▶ **STUDY TEXT**

—————

We also used to have large play areas in the backyard of every home I ever had. The bigger ones were the size of a typical New York borough block. We didn't have to leave our homes to get to a playground, or a park...we had one right outside of our door.

Obviously this sort of thing is easier to do / plan for when the entire country has less people than the city of New York.


My single greatest fear for letting my kid walk free when she's old enough to is that she'll be killed by a driver. This is compounded by the fact that as long as you say "Sorry mate didn't see you" it's OK to kill people with your car

(weird really - can you do that for killing people by any other means?)

My wife and I have semi-seriously considered moving to northern Scandinavia for both this reason and its comparative likelihood of remaining a decent (well, bearable, if only just) place to live in a clathrate-gun scenario.


That's what really gets me.

—————

▶ **DATASET EXTRACT**
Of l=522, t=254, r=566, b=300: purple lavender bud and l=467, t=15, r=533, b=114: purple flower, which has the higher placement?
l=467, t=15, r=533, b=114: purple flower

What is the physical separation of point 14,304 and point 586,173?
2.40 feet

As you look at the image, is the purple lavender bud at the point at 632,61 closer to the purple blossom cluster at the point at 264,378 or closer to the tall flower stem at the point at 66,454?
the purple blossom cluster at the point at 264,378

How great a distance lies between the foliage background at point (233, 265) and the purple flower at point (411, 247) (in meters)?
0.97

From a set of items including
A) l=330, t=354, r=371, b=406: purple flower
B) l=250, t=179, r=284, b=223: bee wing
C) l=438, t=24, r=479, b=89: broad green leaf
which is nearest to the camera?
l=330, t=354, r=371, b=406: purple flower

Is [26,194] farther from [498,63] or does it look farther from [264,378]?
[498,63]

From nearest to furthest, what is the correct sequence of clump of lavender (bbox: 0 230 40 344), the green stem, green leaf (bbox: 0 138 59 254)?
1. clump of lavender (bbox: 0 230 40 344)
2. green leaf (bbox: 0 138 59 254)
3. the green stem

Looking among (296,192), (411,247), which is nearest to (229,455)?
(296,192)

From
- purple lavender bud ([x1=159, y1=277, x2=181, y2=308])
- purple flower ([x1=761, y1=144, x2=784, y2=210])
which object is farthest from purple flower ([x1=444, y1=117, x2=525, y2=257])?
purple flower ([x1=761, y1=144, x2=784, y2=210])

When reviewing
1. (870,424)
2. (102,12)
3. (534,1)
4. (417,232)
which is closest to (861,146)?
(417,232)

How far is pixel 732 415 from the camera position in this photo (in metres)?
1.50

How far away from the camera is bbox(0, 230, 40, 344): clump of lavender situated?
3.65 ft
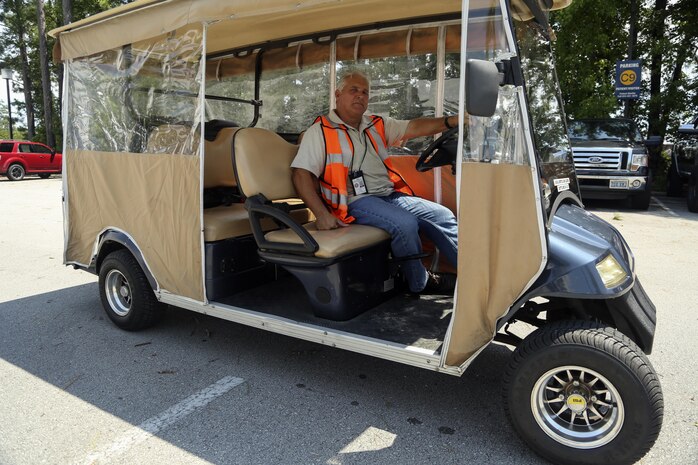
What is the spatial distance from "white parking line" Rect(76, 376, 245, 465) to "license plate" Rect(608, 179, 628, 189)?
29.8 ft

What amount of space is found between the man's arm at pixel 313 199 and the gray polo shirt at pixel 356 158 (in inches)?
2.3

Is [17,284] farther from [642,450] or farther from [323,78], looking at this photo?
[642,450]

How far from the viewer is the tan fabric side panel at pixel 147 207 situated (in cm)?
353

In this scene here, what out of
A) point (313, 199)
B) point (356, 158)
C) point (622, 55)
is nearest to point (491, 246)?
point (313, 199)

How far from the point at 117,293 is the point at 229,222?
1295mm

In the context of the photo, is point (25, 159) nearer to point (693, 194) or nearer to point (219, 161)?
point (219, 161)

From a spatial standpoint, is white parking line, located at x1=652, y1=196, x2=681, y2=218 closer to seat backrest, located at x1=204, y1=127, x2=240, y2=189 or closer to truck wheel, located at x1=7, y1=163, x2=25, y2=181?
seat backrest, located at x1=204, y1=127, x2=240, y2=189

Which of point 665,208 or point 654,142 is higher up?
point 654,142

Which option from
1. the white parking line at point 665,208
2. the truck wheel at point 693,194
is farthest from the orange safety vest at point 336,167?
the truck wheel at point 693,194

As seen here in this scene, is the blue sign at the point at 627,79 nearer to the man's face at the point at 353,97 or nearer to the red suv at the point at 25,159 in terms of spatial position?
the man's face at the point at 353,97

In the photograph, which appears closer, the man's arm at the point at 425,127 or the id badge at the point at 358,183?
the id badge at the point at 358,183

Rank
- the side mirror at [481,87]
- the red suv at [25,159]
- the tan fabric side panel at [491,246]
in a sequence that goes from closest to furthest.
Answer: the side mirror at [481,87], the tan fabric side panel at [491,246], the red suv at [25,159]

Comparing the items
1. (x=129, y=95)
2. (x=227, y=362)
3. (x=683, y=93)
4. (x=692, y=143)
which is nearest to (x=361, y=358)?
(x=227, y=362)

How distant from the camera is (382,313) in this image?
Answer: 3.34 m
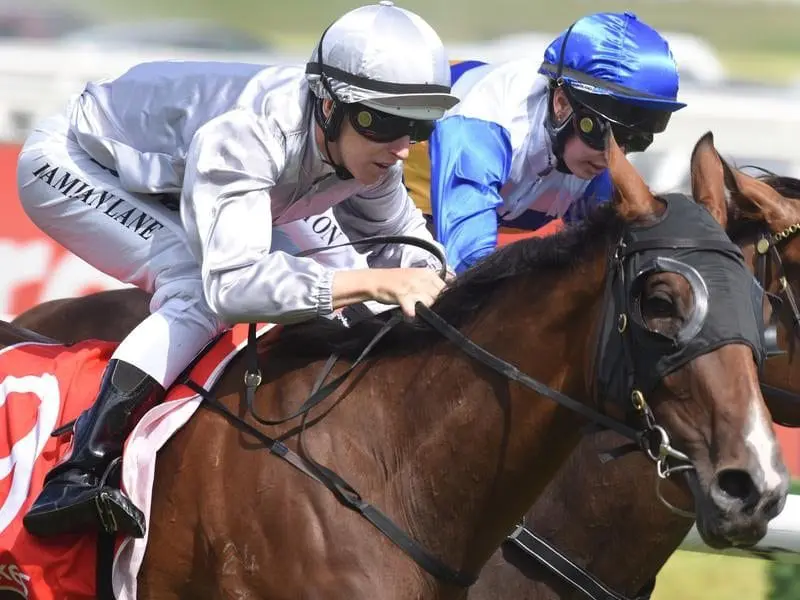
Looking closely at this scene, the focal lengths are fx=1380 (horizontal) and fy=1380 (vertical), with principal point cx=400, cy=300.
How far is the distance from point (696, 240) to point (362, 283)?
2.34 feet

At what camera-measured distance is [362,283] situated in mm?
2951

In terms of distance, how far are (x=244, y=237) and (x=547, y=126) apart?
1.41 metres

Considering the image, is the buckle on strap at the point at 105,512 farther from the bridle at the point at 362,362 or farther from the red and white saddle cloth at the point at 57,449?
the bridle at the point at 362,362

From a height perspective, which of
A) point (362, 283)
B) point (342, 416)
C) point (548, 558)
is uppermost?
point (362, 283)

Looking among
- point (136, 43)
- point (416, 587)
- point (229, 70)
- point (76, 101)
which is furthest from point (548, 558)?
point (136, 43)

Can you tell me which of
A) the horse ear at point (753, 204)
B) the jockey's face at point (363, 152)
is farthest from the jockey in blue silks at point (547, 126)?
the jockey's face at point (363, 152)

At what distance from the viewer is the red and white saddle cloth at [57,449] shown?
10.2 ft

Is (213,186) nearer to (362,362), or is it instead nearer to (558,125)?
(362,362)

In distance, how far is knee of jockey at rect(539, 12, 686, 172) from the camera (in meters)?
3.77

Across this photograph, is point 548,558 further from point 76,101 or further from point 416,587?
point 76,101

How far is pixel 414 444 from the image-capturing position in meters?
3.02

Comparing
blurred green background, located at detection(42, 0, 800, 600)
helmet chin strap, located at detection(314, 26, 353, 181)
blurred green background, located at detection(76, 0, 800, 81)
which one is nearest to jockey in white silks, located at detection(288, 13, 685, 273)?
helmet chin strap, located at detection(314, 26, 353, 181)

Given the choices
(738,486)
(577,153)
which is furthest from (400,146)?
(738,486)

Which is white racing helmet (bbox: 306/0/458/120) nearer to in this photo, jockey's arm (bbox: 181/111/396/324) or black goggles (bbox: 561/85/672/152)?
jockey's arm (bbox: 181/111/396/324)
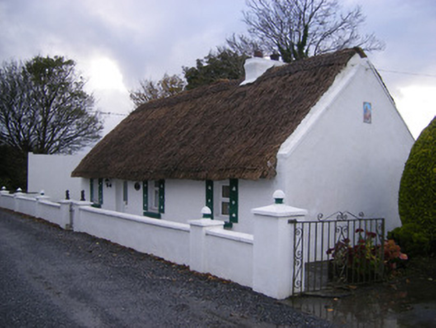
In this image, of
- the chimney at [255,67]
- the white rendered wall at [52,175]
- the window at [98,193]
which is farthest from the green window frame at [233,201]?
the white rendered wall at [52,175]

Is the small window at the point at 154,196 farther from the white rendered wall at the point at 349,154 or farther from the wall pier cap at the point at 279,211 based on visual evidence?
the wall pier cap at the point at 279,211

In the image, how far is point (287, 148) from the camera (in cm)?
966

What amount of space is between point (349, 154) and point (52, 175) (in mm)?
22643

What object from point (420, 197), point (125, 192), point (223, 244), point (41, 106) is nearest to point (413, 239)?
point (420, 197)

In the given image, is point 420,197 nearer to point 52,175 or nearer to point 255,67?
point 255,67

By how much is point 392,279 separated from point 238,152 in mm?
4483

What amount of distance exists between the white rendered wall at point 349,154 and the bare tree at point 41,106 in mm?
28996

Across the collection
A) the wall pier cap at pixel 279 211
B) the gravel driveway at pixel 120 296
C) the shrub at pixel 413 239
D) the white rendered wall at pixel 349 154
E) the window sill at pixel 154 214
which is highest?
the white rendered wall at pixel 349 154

—————

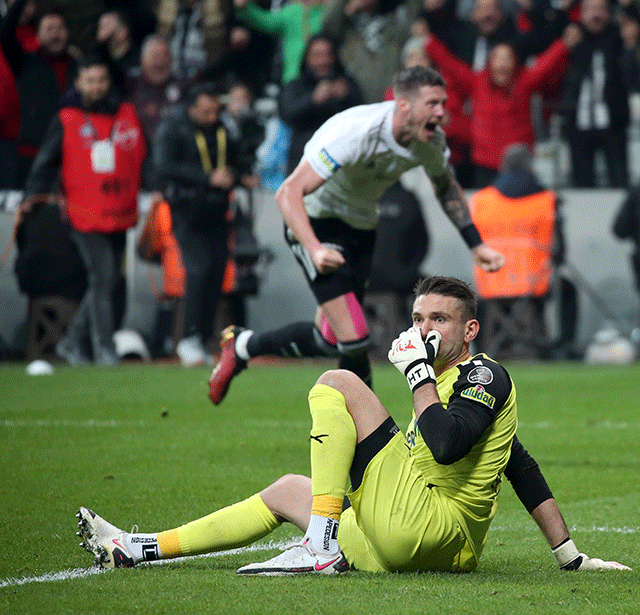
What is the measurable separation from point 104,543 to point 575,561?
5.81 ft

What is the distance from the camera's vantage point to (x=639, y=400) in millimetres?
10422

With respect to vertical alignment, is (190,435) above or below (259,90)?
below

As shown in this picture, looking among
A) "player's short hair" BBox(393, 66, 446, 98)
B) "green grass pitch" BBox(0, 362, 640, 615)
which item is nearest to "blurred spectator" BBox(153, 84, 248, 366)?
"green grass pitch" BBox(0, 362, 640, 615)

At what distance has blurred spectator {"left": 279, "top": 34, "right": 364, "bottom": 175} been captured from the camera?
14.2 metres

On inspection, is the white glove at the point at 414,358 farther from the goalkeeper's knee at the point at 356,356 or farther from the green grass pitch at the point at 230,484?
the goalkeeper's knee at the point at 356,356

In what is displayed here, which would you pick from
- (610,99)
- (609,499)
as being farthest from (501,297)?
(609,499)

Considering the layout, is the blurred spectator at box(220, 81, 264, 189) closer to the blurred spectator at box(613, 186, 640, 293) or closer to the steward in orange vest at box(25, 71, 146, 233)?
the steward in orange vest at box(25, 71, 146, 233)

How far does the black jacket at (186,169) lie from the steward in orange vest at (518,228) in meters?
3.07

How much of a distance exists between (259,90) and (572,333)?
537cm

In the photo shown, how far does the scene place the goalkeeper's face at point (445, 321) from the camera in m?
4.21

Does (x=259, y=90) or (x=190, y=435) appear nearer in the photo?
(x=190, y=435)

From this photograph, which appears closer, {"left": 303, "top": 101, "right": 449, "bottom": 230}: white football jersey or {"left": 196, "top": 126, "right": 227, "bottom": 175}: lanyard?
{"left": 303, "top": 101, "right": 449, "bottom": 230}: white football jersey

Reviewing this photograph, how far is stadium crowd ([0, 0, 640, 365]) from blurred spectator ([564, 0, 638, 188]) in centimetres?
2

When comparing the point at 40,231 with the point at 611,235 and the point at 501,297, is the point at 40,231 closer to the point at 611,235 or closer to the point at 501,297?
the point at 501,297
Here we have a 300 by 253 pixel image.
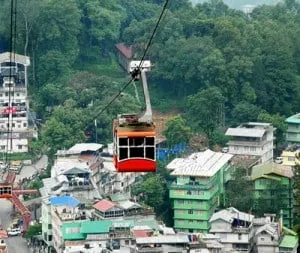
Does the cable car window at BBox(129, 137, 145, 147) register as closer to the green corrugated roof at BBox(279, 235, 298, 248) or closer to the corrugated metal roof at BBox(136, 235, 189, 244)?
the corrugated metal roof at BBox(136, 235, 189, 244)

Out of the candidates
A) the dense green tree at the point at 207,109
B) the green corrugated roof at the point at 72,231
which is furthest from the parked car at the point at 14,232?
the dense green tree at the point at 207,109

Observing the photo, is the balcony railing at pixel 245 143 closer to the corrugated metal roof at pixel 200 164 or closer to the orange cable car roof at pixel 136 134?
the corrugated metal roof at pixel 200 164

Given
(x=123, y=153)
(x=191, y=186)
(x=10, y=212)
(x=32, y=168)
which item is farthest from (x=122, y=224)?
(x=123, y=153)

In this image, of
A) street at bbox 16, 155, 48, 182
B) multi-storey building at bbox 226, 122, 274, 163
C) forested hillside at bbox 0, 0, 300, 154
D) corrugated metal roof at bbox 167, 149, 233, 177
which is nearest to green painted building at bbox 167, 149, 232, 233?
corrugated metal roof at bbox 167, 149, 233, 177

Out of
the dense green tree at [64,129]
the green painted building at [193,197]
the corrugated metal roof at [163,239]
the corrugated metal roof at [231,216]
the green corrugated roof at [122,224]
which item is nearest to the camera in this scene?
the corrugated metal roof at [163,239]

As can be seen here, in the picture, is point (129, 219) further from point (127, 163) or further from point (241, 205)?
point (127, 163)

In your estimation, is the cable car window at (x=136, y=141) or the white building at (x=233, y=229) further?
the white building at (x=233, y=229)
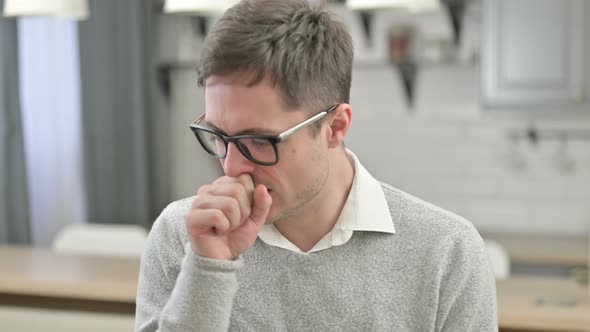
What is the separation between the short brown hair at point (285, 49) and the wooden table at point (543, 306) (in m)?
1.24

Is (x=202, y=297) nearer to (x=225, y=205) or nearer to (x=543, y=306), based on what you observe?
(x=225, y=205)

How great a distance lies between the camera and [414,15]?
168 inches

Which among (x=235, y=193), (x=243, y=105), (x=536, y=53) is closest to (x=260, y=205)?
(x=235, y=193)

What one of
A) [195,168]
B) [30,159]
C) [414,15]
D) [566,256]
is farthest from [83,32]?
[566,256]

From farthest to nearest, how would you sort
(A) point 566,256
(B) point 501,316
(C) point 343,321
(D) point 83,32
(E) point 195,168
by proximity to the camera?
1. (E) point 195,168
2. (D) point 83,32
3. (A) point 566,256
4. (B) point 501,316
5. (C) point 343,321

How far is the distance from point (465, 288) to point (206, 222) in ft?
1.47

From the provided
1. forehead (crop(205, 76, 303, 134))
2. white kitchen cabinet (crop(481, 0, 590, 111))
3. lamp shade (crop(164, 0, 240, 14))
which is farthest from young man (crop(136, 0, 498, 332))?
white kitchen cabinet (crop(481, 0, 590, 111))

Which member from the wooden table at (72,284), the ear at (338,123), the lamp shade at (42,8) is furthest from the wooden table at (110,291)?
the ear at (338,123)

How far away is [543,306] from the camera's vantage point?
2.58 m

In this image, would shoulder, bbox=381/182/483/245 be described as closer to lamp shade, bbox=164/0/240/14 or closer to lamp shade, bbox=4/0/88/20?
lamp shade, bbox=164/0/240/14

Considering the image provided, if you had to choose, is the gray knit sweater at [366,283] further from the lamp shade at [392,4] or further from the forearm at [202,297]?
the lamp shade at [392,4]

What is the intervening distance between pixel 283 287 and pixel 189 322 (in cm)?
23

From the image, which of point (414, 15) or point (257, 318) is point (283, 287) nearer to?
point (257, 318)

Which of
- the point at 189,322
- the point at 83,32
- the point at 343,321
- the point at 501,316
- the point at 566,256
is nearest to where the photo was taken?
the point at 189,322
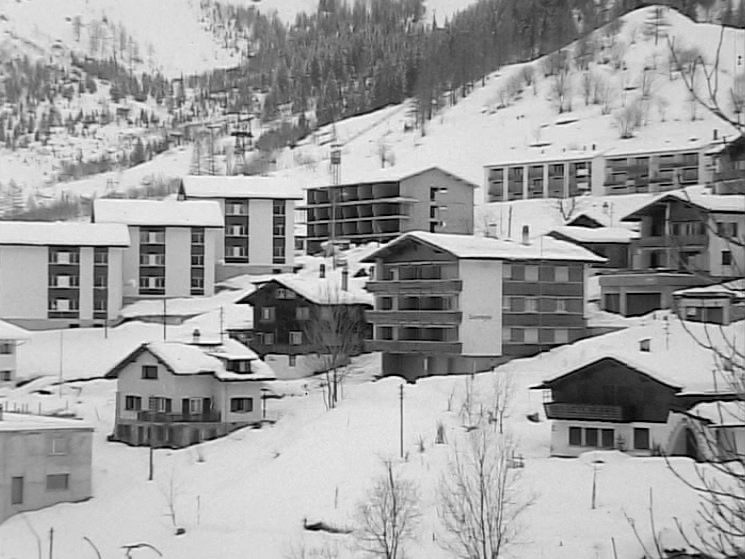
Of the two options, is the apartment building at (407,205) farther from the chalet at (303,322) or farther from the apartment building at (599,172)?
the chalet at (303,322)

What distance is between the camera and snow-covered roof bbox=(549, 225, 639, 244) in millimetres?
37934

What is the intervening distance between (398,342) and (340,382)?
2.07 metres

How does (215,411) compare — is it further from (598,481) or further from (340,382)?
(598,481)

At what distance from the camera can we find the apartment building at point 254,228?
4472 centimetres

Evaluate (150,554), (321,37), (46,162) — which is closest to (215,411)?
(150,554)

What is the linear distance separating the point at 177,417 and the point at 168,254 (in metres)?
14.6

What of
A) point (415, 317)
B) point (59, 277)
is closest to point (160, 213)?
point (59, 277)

—————

▶ **PROBLEM DETAILS**
In the discussion text above, how large were the bigger backyard play areas said to be?

▶ **ANSWER SPACE**
They were the size of a typical New York borough block.